• **Complétez ce qui suit**:
1. Recopiez fidèlement le passage de l'entretien compris entre « Dès son plus » et « ou plusieurs volumes. », bornes incluses.
2. Indiquez par oui ou par non si chaque affirmation concorde avec l'entretien, en citant mot pour mot les termes qui tranchent : (a) Pierrette Micheloud a publié 24 livres de poèmes de son vivant ; (b) elle a été rédactrice en chef de La Gazette de Lausanne ; (c) ses articles ont déjà été réunis en volume.

• **Extrait choisi**:

Entretien de Emmanuelle Vollenweider avec Jean-Pierre Vallotton

Entretien de Emmanuelle Vollenweider avec Jean-Pierre Vallotton à propos du Prix et de Nimrod pour le site poesieromande.ch

– Le Prix de Poésie existe selon la volonté de Pierrette Micheloud. Pourquoi désirait-elle la création de celui-ci?
Dès son plus jeune âge, et jusqu’à sa mort, la poésie a été la préoccupation majeure de Pierrette Micheloud. Outre son œuvre poétique personnelle (24 livres de poèmes publiés de son vivant et 5 volumes posthumes), elle a écrit des centaines d’articles consacrés aux poètes les plus divers dans plusieurs périodiques, essentiellement suisses et français. Citons La Voix des Poètes (dont elle a été la rédactrice en chef), Les Nouvelles littéraires, La Liberté, La Gazette de Lausanne, Construire. Ces textes sont du reste en cours de recensement et nous envisageons de les réunir en un ou plusieurs volumes.

• **Bloc de données**:
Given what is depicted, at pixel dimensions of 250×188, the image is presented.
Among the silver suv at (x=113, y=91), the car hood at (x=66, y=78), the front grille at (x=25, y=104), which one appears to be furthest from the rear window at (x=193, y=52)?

• **Réponses complètes**:
1.
Dès son plus jeune âge, et jusqu’à sa mort, la poésie a été la préoccupation majeure de Pierrette Micheloud. Outre son œuvre poétique personnelle (24 livres de poèmes publiés de son vivant et 5 volumes posthumes), elle a écrit des centaines d’articles consacrés aux poètes les plus divers dans plusieurs périodiques, essentiellement suisses et français. Citons La Voix des Poètes (dont elle a été la rédactrice en chef), Les Nouvelles littéraires, La Liberté, La Gazette de Lausanne, Construire. Ces textes sont du reste en cours de recensement et nous envisageons de les réunir en un ou plusieurs volumes.

2.
(a) Oui : « 24 livres de poèmes publiés de son vivant ».
(b) Non : « La Voix des Poètes (dont elle a été la rédactrice en chef) ».
(c) Non : « Ces textes sont du reste en cours de recensement et nous envisageons de les réunir en un ou plusieurs volumes. »